Scene-based spatial questions

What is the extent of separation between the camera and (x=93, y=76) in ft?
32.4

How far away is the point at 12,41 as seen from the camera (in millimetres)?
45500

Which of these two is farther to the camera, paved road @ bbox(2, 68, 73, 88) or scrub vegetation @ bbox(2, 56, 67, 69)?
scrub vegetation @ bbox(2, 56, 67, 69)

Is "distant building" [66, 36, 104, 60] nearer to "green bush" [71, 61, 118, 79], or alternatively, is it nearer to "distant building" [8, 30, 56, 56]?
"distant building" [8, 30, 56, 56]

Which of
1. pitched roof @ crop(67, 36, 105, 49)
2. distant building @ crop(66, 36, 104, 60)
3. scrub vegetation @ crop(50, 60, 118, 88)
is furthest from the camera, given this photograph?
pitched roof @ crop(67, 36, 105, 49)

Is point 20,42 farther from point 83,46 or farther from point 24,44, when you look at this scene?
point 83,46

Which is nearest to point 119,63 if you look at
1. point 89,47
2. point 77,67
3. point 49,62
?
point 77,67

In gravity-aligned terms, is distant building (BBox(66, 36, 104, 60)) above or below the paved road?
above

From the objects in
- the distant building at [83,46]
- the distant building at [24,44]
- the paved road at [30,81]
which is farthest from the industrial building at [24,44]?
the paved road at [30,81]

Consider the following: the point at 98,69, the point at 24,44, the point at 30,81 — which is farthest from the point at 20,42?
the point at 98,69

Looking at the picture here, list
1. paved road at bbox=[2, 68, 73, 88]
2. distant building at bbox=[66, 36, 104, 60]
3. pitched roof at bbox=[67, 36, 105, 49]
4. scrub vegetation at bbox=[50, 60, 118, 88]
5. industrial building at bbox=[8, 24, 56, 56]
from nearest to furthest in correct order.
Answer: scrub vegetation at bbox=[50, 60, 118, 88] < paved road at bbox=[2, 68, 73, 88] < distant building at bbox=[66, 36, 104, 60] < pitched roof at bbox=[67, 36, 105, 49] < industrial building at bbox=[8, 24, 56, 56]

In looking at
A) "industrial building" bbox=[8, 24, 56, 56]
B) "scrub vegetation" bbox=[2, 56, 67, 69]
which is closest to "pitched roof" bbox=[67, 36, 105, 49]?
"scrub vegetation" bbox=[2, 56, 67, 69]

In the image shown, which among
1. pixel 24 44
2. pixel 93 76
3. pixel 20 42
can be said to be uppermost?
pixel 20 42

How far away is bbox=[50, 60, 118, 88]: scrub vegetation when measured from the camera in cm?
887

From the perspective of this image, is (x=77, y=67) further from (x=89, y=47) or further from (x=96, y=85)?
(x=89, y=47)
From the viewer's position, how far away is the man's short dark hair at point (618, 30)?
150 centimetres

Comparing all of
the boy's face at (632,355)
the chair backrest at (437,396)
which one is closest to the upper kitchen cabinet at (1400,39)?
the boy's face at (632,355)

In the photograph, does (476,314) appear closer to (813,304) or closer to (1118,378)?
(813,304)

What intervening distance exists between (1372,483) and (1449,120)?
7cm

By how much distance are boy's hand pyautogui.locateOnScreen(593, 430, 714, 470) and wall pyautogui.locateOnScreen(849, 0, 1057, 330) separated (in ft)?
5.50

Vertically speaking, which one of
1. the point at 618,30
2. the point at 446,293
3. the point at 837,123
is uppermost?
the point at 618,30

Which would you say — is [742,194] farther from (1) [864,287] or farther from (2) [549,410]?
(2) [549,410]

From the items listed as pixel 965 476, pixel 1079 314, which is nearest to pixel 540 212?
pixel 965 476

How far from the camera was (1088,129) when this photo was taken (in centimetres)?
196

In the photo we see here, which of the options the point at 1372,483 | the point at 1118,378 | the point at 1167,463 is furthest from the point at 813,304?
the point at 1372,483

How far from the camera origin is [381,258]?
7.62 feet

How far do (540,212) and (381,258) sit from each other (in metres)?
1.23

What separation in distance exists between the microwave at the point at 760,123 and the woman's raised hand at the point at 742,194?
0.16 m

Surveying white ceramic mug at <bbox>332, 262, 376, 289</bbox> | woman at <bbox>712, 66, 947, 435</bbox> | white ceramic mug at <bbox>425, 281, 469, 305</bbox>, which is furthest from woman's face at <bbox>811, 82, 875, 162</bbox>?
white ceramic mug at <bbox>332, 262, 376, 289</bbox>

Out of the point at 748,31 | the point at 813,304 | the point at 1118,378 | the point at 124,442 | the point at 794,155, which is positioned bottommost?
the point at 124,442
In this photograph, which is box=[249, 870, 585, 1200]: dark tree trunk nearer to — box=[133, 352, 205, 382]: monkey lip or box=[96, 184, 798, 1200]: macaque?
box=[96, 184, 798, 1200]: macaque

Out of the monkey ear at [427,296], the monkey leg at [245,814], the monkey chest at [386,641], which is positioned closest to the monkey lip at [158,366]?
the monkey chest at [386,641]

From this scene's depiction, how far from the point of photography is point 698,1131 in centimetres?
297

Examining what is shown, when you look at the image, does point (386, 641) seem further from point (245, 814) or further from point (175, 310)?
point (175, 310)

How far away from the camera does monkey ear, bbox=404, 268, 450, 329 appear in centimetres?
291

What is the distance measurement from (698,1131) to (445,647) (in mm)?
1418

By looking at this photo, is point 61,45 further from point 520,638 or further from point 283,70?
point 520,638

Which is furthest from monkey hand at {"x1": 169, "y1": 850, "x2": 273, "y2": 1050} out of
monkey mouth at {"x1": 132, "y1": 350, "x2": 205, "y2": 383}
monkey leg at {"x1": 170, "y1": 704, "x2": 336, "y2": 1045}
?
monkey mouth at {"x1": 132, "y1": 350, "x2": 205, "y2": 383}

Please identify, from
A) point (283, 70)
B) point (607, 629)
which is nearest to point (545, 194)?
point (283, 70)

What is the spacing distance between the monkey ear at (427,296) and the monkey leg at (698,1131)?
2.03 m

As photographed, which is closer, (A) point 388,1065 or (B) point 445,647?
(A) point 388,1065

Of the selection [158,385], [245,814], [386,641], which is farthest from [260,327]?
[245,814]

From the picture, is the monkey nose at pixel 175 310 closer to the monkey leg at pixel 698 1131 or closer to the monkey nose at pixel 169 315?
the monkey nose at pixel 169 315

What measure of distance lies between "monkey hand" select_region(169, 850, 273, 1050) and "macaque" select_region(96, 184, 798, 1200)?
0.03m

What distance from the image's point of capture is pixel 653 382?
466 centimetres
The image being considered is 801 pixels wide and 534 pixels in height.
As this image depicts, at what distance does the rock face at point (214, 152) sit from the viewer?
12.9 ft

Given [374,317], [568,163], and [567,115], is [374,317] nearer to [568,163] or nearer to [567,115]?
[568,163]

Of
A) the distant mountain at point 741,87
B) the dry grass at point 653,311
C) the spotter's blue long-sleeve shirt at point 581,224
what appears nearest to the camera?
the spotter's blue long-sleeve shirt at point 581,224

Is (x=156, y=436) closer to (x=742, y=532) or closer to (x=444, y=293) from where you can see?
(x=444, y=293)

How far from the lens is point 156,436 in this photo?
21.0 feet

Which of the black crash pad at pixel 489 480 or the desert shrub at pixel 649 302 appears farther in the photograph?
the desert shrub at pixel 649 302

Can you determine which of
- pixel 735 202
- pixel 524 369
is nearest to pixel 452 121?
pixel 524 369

▶ **Problem statement**: Please copy the items above word for word, from the line containing "From the viewer's" down to the line containing "150 centimetres", including both of those lines.

▶ **The answer**:
From the viewer's position, how far away is the man's short dark hair at point (618, 30)?
150 centimetres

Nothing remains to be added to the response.